В то время семилетка считалась солидным образованием, а Ваня блестяще окончил ШКМ (школа колхозной молодежи), и вот директор предложил ему, шестнадцатилетнему пареньку, стать учителем. Судьба вывела на наробразовскую колею, и он всерьез стал на нее, поступил на заочное отделение педучилища. Нравилась ему учительская работа. Ученики любили его, учитель в деревне тогда был в большом почете. Отцы учеников, здороваясь, снимали картузы, матери кланялись. Учитель — слово-то какое!
Война. Бывший учитель стал красноармейцем, оказался на передовой. Контузия и ранение. Подлечившись, вернулся в свою часть и прошагал фронтовыми дорогами до Победы. Вспоминал в окопах о верховининских садах, думал о том, как, вернувшись на родину, опять станет учительствовать. И, конечно, демобилизовавшись, сразу направился в роно. Мужчин выбила война. Учителя-мужчины — редкость. Определили ему место директора спаленной в войну школы, а потом существовавшего лишь на бумаге детдома, который пришлось сооружать и обустраивать на пустом месте, собирать сирот, кормить и учить.

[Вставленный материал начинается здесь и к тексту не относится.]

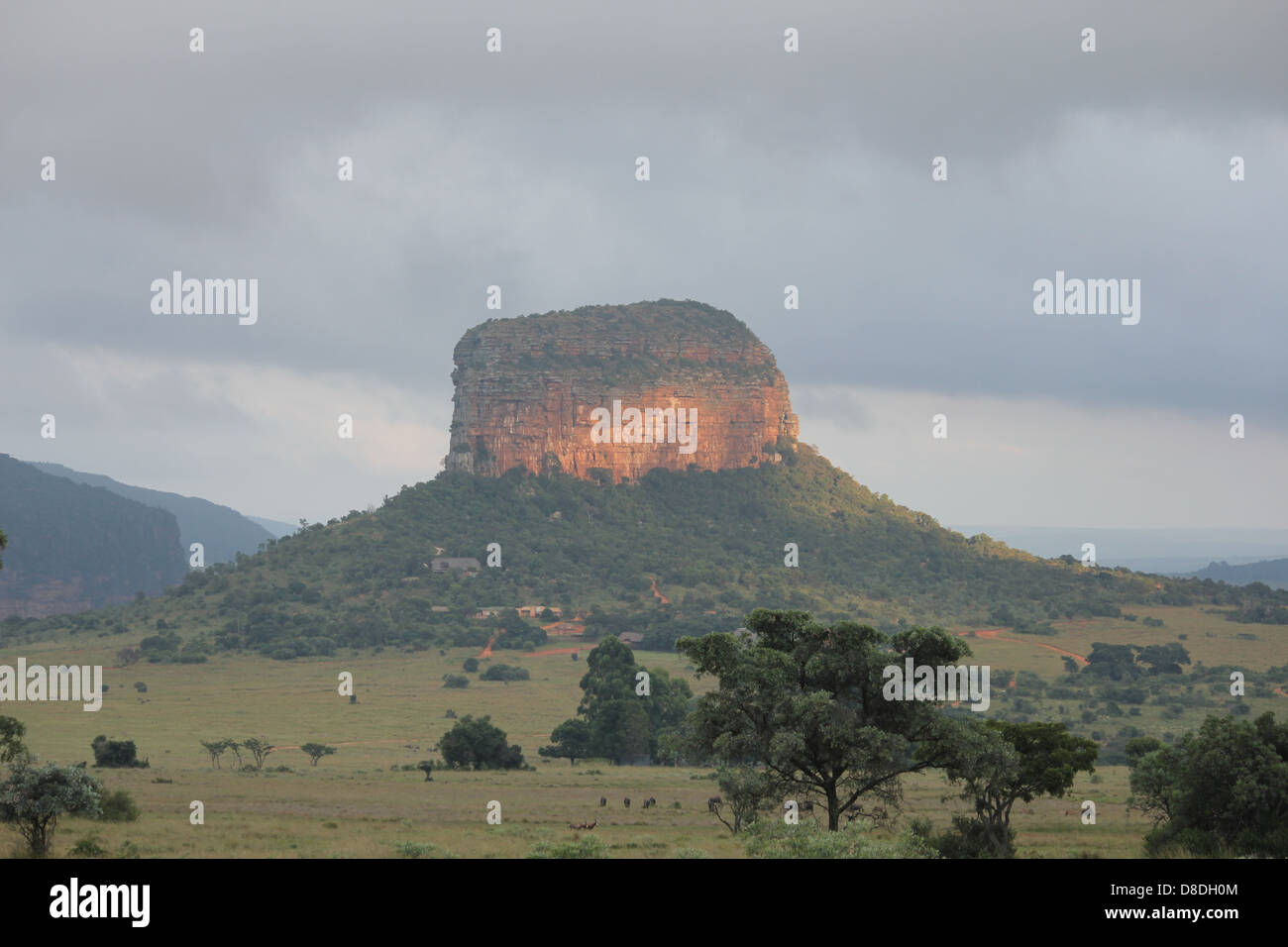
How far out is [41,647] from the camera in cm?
11181

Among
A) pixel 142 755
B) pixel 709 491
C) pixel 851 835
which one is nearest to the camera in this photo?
pixel 851 835

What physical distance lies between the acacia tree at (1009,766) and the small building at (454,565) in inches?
4309

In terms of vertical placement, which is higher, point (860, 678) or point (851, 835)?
point (860, 678)

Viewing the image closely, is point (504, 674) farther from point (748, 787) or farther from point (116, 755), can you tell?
point (748, 787)

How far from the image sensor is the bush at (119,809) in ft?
104

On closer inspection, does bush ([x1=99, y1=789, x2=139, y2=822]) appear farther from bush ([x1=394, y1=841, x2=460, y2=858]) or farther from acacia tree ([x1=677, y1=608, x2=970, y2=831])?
acacia tree ([x1=677, y1=608, x2=970, y2=831])

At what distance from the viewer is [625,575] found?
471ft

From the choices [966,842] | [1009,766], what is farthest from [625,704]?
[1009,766]

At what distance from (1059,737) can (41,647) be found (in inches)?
4090

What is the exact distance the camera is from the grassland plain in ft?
97.0

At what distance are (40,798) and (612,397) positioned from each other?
13976 centimetres
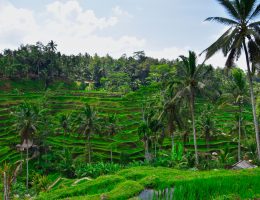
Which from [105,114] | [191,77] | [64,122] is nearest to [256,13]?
[191,77]

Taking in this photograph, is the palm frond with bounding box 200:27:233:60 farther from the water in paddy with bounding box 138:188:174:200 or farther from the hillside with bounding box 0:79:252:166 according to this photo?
the hillside with bounding box 0:79:252:166

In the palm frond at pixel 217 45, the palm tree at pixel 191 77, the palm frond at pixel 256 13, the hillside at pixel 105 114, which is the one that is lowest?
the hillside at pixel 105 114

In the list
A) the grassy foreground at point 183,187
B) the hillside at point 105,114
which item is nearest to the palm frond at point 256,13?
the grassy foreground at point 183,187

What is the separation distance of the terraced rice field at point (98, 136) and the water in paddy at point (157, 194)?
3853 centimetres

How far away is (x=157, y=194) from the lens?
10461 millimetres

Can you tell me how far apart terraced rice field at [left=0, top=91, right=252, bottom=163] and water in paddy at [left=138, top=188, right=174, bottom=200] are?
38530 mm

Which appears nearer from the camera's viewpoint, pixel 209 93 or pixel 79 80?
pixel 209 93

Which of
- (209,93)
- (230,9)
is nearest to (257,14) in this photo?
(230,9)

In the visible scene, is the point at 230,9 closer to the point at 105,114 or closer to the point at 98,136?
the point at 98,136

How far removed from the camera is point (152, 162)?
127ft

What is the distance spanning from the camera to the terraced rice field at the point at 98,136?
171ft

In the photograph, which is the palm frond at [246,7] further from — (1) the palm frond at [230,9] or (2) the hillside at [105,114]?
(2) the hillside at [105,114]

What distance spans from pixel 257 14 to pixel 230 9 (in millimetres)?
1635

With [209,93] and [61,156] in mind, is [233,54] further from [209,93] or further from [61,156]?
[61,156]
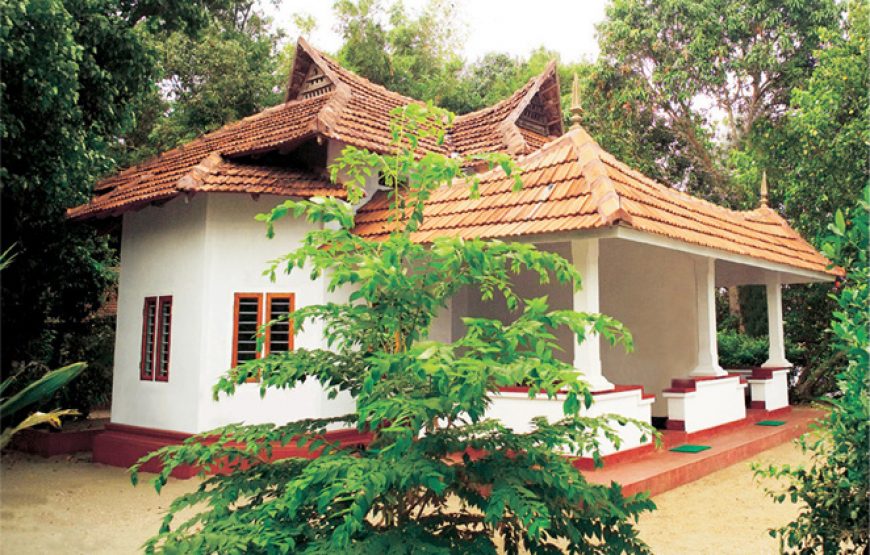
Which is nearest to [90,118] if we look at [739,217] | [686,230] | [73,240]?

Надо ли говорить, что терпел директор детдома, как все, нужду, и вся жизнь деревенская, горемычная, голодная, послевоенная, была как на ладони. Медленно шло улучшение. “Радовались тому, что сменили землянку на избу, крохотную, без сеней, из окопного леса или кривой горькой осины, с крышей из соломы колосом вниз”, — вспоминал он. Старания директора детского дома заметили, вызвали в райком партии, а там готов пост на выдвижение — секретарем райкома партии по пропаганде и агитации. Но уперся Васильев: не пойду, не хочу, не представляю себя в этом качестве.
— Ах, так?! — возмутился первый секретарь райкома партии, и не заладились у Васильева отношения с властями. Пришлось переехать в Себеж. Там направился в редакцию районной газеты. Явился не с пустыми руками. Была тяга к слову, печатал заметки под псевдонимом. И вот вырезки своих творений положил на стол редактора. Тот разглядел в Васильеве незаурядного журналиста и принял заместителем редактора.
А потом, в хрущевские времена, когда началась перетасовка районов, оказался Васильев редактором межрайонной газеты в Валдае. Недолго прожили те газеты. Когда их прихлопнули, исполнилась давняя мечта Ивана Афанасьевича — попал он в Ленинградскую Высшую партийную школу. Давно мечтал поучиться основательно и системно. Вбирал жадно науку и культуру, допоздна не вылезал из читалки. Учиться так учиться!
Ивана Васильева взяли собственным корреспондентом в газету “Калининская правда” по Ржевскому району. Эта работа была ему по сердцу: относительная свобода, вольный выбор тем. Разъездная собкоровская жизнь не в тягость, хотя уже стукнуло сорок лет. Находил время для литературных занятий. Жива была в народе память о войне, о партизанах и героическом труде женщин, стариков и детей. Хотелось рассказать обо всем этом. Любил Васильев приводить список сельхозинвентаря, которым располагал ставший миллионером колхоз имени В. И. Ленина: “На девятое апреля 1943 года в колхозе имеется: плугов конных — 2, борон простых деревянных — 3, борон “зигзаг” — 5. Собрано мешков — 42, собрано веревок — 2, собрано хомутов — нет, собрано денег — 860 рублей”. Этот листок из конторской книги говорил о многом, прежде всего о той скудости, с которой начиналось восстановление деревни.